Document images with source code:

⟨

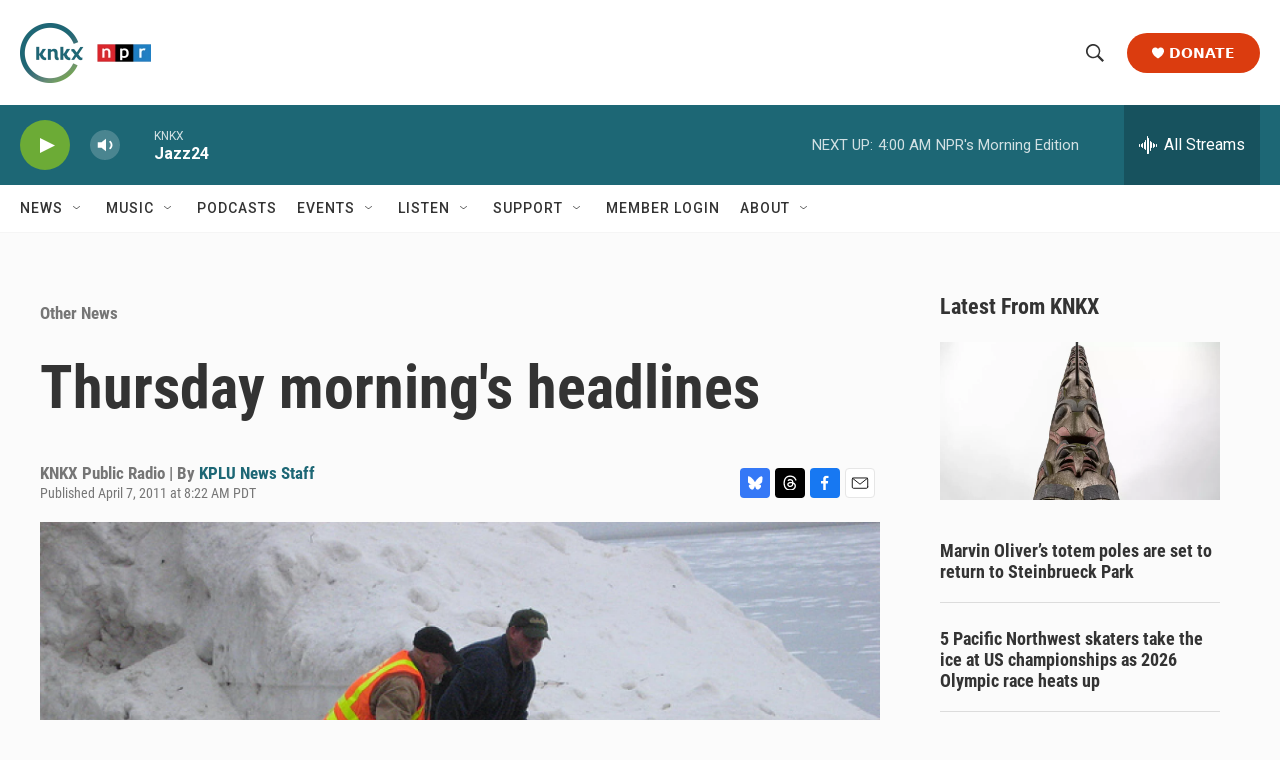

--- FILE ---
content_type: text/html; charset=utf-8
request_url: https://www.google.com/recaptcha/api2/aframe
body_size: 183
content:
<!DOCTYPE HTML><html><head><meta http-equiv="content-type" content="text/html; charset=UTF-8"></head><body><script nonce="G24HmbLCvgYO_PHmAFFHVg">/** Anti-fraud and anti-abuse applications only. See google.com/recaptcha */ try{var clients={'sodar':'https://pagead2.googlesyndication.com/pagead/sodar?'};window.addEventListener("message",function(a){try{if(a.source===window.parent){var b=JSON.parse(a.data);var c=clients[b['id']];if(c){var d=document.createElement('img');d.src=c+b['params']+'&rc='+(localStorage.getItem("rc::a")?sessionStorage.getItem("rc::b"):"");window.document.body.appendChild(d);sessionStorage.setItem("rc::e",parseInt(sessionStorage.getItem("rc::e")||0)+1);localStorage.setItem("rc::h",'1768384593586');}}}catch(b){}});window.parent.postMessage("_grecaptcha_ready", "*");}catch(b){}</script></body></html>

⟩

→ **Problem to work on**
Word for word, reproduce all of the data, but keep out the pictures.

→ **Final answer**
--- FILE ---
content_type: text/html; charset=utf-8
request_url: https://www.google.com/recaptcha/api2/aframe
body_size: 183
content:
<!DOCTYPE HTML><html><head><meta http-equiv="content-type" content="text/html; charset=UTF-8"></head><body><script nonce="G24HmbLCvgYO_PHmAFFHVg">/** Anti-fraud and anti-abuse applications only. See google.com/recaptcha */ try{var clients={'sodar':'https://pagead2.googlesyndication.com/pagead/sodar?'};window.addEventListener("message",function(a){try{if(a.source===window.parent){var b=JSON.parse(a.data);var c=clients[b['id']];if(c){var d=document.createElement('img');d.src=c+b['params']+'&rc='+(localStorage.getItem("rc::a")?sessionStorage.getItem("rc::b"):"");window.document.body.appendChild(d);sessionStorage.setItem("rc::e",parseInt(sessionStorage.getItem("rc::e")||0)+1);localStorage.setItem("rc::h",'1768384593586');}}}catch(b){}});window.parent.postMessage("_grecaptcha_ready", "*");}catch(b){}</script></body></html>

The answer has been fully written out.